A produção de biocombustíveis ameaça a segurança alimentar?
22/09/23 - Marcos Abdalla Campos | Leandro Gilio
O debate conhecido como “food vs fuel” não é novo, mas ganha novos elementos com a elevação do preço dos alimentos e a pressão pela transição energética
A transição global para uma matriz energética mais limpa, com menos emissões de gases de efeito estufa tem se acelerado, concomitante a um momento em que os preços globais de alimentos seguem em patamares elevados. Segurança energética e alimentar são temas cada vez mais delicados e estratégicos no âmbito geopolítico mundial e, em meio a esse contexto, volta à tona o debate conhecido na literatura científica como “food vs fuel”, que justamente opõe esses dois aspectos.
Em meados dos anos 2000, os biocombustíveis ganharam impulso como uma alternativa viável e simples para redução de emissões; vários países estabeleceram metas de ampliação do uso. No entanto, surgiram questionamentos, o primeiro relativo à disponibilidade de terras produtivas ser um fator limitante. O segundo era referente ao crescimento da utilização de produtos agrícolas com finalidade energética ser uma ameaça ao abastecimento de alimentos e até mesmo à preservação florestal.
As dúvidas à época recaiam principalmente sobre o programa americano do etanol, produzido basicamente a partir de milho, sugerindo que o aumento da demanda pelo grão elevaria os custos na produção de alimentos derivados — o mundo também vivia um período que ficou conhecido como “boom de commodities”, quando os preços de produtos agropecuários subiram fortemente diante da grande demanda chinesa, motivada pelo acelerado desenvolvimento desse país.

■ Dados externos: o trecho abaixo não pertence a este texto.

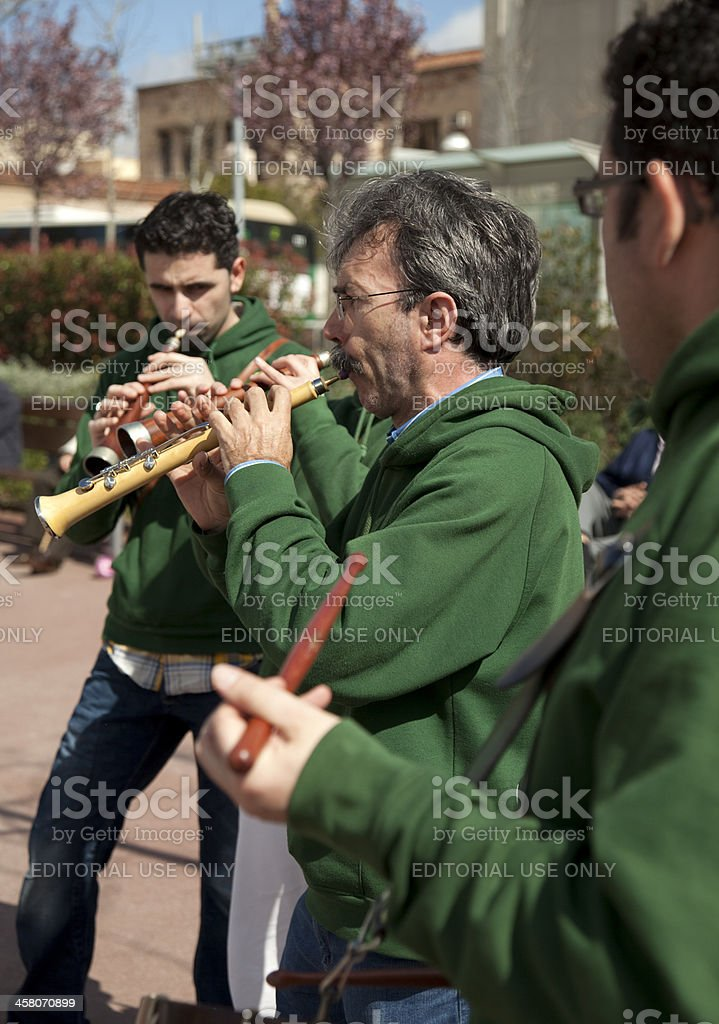 Musicians playing the gralla stock photo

No entanto, diversos estudos posteriormente publicados na literatura científica (ver literatura recomendada) demonstraram que esse impacto fora bastante limitado. Embora se reconheça em muitos trabalhos alguma ocorrência de competição pelo fator terra, resultados passaram a ponderar os aspectos positivos na interdependência entre produção para combustíveis e para alimentos, tais quais: elevações em produtividade que neutralizaram efeitos negativos; geração de renda e emprego em regiões subdesenvolvidas derivadas do aumento no uso de biocombustíveis — aumentando o acesso a alimentos em determinadas localidades —; e até mesmo a possibilidade de uso dos resíduos da produção como fertilizantes de menor preço.

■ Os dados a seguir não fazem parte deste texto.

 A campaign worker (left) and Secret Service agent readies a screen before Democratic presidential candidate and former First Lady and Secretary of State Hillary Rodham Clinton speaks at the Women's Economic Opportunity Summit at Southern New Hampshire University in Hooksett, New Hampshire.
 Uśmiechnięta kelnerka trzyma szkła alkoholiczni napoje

Portanto, as conclusões iniciais de efeitos diretos sobre a produção e preços de alimentos com origem no crescimento de biocombustíveis foram consideradas bastante simplistas naquele momento, principalmente quando eram avaliados casos como o brasileiro, onde a produção predominante de bioenergia era advinda do etanol de cana-de-açúcar, que comparada ao milho é muito mais eficiente.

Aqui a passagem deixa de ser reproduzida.